In the material below, find the line that contains "Rosemark 1.38 - 13 inches 60 grams" and the line that contains "Ruben Hit - Take The Sound(2 MANO)", then write out exactly those two lines and everything between them.

----

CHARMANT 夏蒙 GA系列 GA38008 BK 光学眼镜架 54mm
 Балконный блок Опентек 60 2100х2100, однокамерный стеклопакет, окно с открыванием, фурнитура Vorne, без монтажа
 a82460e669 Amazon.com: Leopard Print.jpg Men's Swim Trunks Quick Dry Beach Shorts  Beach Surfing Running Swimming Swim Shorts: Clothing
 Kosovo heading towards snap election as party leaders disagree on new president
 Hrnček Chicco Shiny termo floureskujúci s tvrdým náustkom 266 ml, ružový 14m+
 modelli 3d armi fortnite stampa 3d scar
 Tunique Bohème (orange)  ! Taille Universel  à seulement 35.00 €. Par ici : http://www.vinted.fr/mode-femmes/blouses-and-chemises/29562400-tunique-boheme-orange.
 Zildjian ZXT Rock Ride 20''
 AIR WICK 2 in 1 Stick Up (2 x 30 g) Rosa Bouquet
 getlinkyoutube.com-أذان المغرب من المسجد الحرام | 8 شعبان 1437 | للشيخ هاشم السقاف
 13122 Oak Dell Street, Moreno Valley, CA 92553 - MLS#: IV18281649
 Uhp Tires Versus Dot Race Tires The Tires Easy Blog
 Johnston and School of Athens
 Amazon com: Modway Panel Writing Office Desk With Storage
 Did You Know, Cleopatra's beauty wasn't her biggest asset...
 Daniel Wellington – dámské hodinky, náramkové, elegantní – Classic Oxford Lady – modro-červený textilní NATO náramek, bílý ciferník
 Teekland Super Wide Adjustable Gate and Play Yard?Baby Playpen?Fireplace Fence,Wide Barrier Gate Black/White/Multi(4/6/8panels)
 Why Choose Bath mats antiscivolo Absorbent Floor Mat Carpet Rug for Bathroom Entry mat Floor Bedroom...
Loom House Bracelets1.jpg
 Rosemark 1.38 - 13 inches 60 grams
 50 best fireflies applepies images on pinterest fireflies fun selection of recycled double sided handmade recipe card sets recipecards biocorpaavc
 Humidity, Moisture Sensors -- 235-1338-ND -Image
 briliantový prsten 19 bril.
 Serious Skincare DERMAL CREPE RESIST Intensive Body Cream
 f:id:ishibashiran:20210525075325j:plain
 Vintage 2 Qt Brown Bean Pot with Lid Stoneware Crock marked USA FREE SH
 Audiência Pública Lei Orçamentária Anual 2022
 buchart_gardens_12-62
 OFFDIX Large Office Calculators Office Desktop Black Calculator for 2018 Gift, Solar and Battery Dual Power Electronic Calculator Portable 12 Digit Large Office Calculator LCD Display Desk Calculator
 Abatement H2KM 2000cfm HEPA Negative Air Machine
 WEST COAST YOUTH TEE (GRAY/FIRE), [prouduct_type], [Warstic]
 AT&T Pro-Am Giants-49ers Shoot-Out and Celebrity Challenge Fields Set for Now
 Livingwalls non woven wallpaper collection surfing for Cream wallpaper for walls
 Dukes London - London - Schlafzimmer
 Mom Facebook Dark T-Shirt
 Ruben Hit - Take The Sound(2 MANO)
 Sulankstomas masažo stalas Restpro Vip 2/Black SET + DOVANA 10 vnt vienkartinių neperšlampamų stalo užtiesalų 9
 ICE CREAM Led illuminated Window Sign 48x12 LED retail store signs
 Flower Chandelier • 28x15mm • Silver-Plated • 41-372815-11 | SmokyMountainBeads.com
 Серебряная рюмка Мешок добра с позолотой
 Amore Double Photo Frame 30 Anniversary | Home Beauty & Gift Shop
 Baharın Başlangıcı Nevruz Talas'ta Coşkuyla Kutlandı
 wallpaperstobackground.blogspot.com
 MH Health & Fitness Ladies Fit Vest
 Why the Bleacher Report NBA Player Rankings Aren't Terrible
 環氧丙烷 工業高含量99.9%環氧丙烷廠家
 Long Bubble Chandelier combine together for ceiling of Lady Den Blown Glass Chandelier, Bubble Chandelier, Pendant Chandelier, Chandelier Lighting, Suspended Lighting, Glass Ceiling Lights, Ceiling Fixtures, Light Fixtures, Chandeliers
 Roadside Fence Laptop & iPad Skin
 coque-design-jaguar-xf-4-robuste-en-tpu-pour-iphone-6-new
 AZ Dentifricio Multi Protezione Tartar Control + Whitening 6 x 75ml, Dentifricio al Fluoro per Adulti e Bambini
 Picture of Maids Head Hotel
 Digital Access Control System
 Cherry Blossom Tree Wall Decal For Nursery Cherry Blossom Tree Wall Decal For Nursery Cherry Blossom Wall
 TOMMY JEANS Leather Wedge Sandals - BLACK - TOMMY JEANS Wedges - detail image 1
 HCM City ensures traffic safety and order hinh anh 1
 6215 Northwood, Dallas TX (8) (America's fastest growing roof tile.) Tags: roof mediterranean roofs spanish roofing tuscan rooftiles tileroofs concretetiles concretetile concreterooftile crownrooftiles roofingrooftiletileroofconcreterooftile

----

## SOLUTION BELOW
 Rosemark 1.38 - 13 inches 60 grams
 50 best fireflies applepies images on pinterest fireflies fun selection of recycled double sided handmade recipe card sets recipecards biocorpaavc
 Humidity, Moisture Sensors -- 235-1338-ND -Image
 briliantový prsten 19 bril.
 Serious Skincare DERMAL CREPE RESIST Intensive Body Cream
 f:id:ishibashiran:20210525075325j:plain
 Vintage 2 Qt Brown Bean Pot with Lid Stoneware Crock marked USA FREE SH
 Audiência Pública Lei Orçamentária Anual 2022
 buchart_gardens_12-62
 OFFDIX Large Office Calculators Office Desktop Black Calculator for 2018 Gift, Solar and Battery Dual Power Electronic Calculator Portable 12 Digit Large Office Calculator LCD Display Desk Calculator
 Abatement H2KM 2000cfm HEPA Negative Air Machine
 WEST COAST YOUTH TEE (GRAY/FIRE), [prouduct_type], [Warstic]
 AT&T Pro-Am Giants-49ers Shoot-Out and Celebrity Challenge Fields Set for Now
 Livingwalls non woven wallpaper collection surfing for Cream wallpaper for walls
 Dukes London - London - Schlafzimmer
 Mom Facebook Dark T-Shirt
 Ruben Hit - Take The Sound(2 MANO)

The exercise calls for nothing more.